(Collected data)
○ ○ ○ ○

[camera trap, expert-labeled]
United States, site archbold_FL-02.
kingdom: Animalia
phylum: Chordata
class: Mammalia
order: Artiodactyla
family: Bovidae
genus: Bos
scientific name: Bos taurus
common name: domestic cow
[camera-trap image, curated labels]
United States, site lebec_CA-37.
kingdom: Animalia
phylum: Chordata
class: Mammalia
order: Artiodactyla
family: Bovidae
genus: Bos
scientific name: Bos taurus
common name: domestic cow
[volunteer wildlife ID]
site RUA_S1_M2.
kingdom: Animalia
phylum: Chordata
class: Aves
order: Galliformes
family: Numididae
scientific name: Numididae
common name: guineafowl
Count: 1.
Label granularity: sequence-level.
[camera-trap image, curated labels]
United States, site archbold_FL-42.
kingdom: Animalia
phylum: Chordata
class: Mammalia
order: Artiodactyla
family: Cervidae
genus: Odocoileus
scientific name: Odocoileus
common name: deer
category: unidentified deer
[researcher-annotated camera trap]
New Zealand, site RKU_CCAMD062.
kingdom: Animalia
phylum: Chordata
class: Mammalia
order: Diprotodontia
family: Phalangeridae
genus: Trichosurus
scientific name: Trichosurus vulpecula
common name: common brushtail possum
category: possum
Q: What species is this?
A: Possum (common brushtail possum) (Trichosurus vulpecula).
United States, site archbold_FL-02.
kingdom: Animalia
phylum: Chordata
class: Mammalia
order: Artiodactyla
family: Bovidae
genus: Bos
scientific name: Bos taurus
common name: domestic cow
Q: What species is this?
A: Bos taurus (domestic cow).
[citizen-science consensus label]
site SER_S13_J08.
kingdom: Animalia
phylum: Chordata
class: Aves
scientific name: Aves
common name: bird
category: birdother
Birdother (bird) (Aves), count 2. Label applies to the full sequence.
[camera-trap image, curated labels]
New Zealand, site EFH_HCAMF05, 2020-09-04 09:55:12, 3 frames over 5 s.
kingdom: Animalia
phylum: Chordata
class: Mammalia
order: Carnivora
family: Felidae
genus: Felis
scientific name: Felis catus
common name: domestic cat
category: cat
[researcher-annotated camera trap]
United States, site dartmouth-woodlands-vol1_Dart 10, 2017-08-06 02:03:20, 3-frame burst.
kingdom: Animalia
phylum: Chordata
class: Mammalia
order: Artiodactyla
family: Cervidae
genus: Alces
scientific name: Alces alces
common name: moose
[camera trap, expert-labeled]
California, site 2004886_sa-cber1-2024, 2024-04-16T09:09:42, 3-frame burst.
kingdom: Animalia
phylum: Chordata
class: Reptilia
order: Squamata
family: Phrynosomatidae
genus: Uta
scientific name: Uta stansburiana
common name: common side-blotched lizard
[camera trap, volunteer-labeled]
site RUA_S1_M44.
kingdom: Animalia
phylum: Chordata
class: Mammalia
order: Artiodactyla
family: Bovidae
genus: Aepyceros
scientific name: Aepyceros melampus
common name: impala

○ ○ ○ ○

### Directions for this task
All of the data above should be written out again word for word.

### Your response
[camera trap, expert-labeled]
United States, site archbold_FL-02.
kingdom: Animalia
phylum: Chordata
class: Mammalia
order: Artiodactyla
family: Bovidae
genus: Bos
scientific name: Bos taurus
common name: domestic cow
[camera-trap image, curated labels]
United States, site lebec_CA-37.
kingdom: Animalia
phylum: Chordata
class: Mammalia
order: Artiodactyla
family: Bovidae
genus: Bos
scientific name: Bos taurus
common name: domestic cow
[volunteer wildlife ID]
site RUA_S1_M2.
kingdom: Animalia
phylum: Chordata
class: Aves
order: Galliformes
family: Numididae
scientific name: Numididae
common name: guineafowl
Count: 1.
Label granularity: sequence-level.
[camera-trap image, curated labels]
United States, site archbold_FL-42.
kingdom: Animalia
phylum: Chordata
class: Mammalia
order: Artiodactyla
family: Cervidae
genus: Odocoileus
scientific name: Odocoileus
common name: deer
category: unidentified deer
[researcher-annotated camera trap]
New Zealand, site RKU_CCAMD062.
kingdom: Animalia
phylum: Chordata
class: Mammalia
order: Diprotodontia
family: Phalangeridae
genus: Trichosurus
scientific name: Trichosurus vulpecula
common name: common brushtail possum
category: possum
Q: What species is this?
A: Possum (common brushtail possum) (Trichosurus vulpecula).
United States, site archbold_FL-02.
kingdom: Animalia
phylum: Chordata
class: Mammalia
order: Artiodactyla
family: Bovidae
genus: Bos
scientific name: Bos taurus
common name: domestic cow
Q: What species is this?
A: Bos taurus (domestic cow).
[citizen-science consensus label]
site SER_S13_J08.
kingdom: Animalia
phylum: Chordata
class: Aves
scientific name: Aves
common name: bird
category: birdother
Birdother (bird) (Aves), count 2. Label applies to the full sequence.
[camera-trap image, curated labels]
New Zealand, site EFH_HCAMF05, 2020-09-04 09:55:12, 3 frames over 5 s.
kingdom: Animalia
phylum: Chordata
class: Mammalia
order: Carnivora
family: Felidae
genus: Felis
scientific name: Felis catus
common name: domestic cat
category: cat
[researcher-annotated camera trap]
United States, site dartmouth-woodlands-vol1_Dart 10, 2017-08-06 02:03:20, 3-frame burst.
kingdom: Animalia
phylum: Chordata
class: Mammalia
order: Artiodactyla
family: Cervidae
genus: Alces
scientific name: Alces alces
common name: moose
[camera trap, expert-labeled]
California, site 2004886_sa-cber1-2024, 2024-04-16T09:09:42, 3-frame burst.
kingdom: Animalia
phylum: Chordata
class: Reptilia
order: Squamata
family: Phrynosomatidae
genus: Uta
scientific name: Uta stansburiana
common name: common side-blotched lizard
[camera trap, volunteer-labeled]
site RUA_S1_M44.
kingdom: Animalia
phylum: Chordata
class: Mammalia
order: Artiodactyla
family: Bovidae
genus: Aepyceros
scientific name: Aepyceros melampus
common name: impala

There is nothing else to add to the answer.